▸ PROBLEM STATEMENT: Retype the entries from the line with "What is the positional" through the line with "1848 millimetres", including both of those lines, without changing anything.

───── GIVEN RECORDS ─────

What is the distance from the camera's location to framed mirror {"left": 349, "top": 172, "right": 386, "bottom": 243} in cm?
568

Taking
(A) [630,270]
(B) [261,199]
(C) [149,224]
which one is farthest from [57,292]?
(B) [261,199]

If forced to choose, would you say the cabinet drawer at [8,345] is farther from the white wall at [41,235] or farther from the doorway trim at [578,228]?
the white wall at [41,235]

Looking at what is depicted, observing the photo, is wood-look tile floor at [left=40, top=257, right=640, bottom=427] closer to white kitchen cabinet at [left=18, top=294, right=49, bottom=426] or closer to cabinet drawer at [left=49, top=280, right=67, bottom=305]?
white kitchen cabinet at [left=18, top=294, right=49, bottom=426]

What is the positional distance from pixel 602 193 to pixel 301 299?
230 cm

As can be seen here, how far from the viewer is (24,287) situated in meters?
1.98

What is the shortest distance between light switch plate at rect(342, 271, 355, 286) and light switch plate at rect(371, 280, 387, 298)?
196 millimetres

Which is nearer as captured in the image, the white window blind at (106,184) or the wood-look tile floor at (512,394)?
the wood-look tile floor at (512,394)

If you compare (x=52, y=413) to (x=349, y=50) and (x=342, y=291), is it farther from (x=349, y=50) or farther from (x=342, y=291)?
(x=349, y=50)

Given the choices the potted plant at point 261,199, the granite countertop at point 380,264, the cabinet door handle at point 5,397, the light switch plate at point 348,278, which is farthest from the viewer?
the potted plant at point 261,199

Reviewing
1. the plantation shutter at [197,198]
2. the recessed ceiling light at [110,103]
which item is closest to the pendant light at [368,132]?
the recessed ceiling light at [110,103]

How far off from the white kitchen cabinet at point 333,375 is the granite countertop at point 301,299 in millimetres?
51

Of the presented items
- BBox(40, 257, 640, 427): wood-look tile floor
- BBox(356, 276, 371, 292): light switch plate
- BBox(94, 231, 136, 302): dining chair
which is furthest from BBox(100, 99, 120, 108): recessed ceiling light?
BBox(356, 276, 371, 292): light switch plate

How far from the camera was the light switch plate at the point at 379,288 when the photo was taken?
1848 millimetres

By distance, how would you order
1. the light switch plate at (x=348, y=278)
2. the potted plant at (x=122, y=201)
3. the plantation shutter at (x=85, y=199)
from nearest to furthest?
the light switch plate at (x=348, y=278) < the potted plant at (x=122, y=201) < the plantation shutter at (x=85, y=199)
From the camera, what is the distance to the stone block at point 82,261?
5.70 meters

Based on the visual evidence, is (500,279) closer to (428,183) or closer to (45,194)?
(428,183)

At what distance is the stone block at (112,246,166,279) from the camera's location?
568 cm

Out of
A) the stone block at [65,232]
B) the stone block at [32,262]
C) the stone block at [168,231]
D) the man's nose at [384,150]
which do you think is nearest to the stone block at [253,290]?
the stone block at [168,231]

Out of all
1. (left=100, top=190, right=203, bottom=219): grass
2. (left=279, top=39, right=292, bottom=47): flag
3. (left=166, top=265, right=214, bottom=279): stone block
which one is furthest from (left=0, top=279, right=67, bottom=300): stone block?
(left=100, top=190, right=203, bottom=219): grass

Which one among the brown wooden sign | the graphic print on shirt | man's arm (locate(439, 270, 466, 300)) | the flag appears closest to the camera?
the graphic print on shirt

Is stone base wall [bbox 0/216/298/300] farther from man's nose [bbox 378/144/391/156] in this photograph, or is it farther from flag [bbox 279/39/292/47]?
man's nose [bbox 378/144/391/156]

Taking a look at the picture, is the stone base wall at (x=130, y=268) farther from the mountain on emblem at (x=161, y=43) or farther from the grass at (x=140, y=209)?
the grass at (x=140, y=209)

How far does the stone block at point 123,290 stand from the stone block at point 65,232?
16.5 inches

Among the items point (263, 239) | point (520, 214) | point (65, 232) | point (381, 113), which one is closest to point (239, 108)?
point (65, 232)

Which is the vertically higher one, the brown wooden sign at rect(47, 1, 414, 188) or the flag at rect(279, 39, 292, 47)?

─────

▸ ANSWER TO THE TASK:
What is the positional distance from pixel 602 193 to pixel 301 299?
230 cm

As can be seen here, how far from the viewer is (24,287) situated in meters?
1.98

What is the shortest distance between light switch plate at rect(342, 271, 355, 286) and light switch plate at rect(371, 280, 387, 298)?
196 millimetres

Which is nearer as captured in the image, the white window blind at (106,184) or the wood-look tile floor at (512,394)?
the wood-look tile floor at (512,394)

If you compare (x=52, y=413) to (x=349, y=50) and (x=342, y=291), is it farther from (x=349, y=50) or farther from (x=342, y=291)?
(x=349, y=50)

Given the choices the potted plant at point 261,199, the granite countertop at point 380,264, the cabinet door handle at point 5,397, the light switch plate at point 348,278, which is farthest from the viewer?
the potted plant at point 261,199

Reviewing
1. the plantation shutter at [197,198]
2. the recessed ceiling light at [110,103]
which item is closest to the pendant light at [368,132]?
the recessed ceiling light at [110,103]

How far off from the white kitchen cabinet at point 333,375 is the granite countertop at point 301,299 in millimetres?
51

Of the presented items
- BBox(40, 257, 640, 427): wood-look tile floor
- BBox(356, 276, 371, 292): light switch plate
- BBox(94, 231, 136, 302): dining chair
which is furthest from BBox(100, 99, 120, 108): recessed ceiling light?
BBox(356, 276, 371, 292): light switch plate

How far from the camera was the light switch plate at the point at 379,288 when the photo was taken?
1848 millimetres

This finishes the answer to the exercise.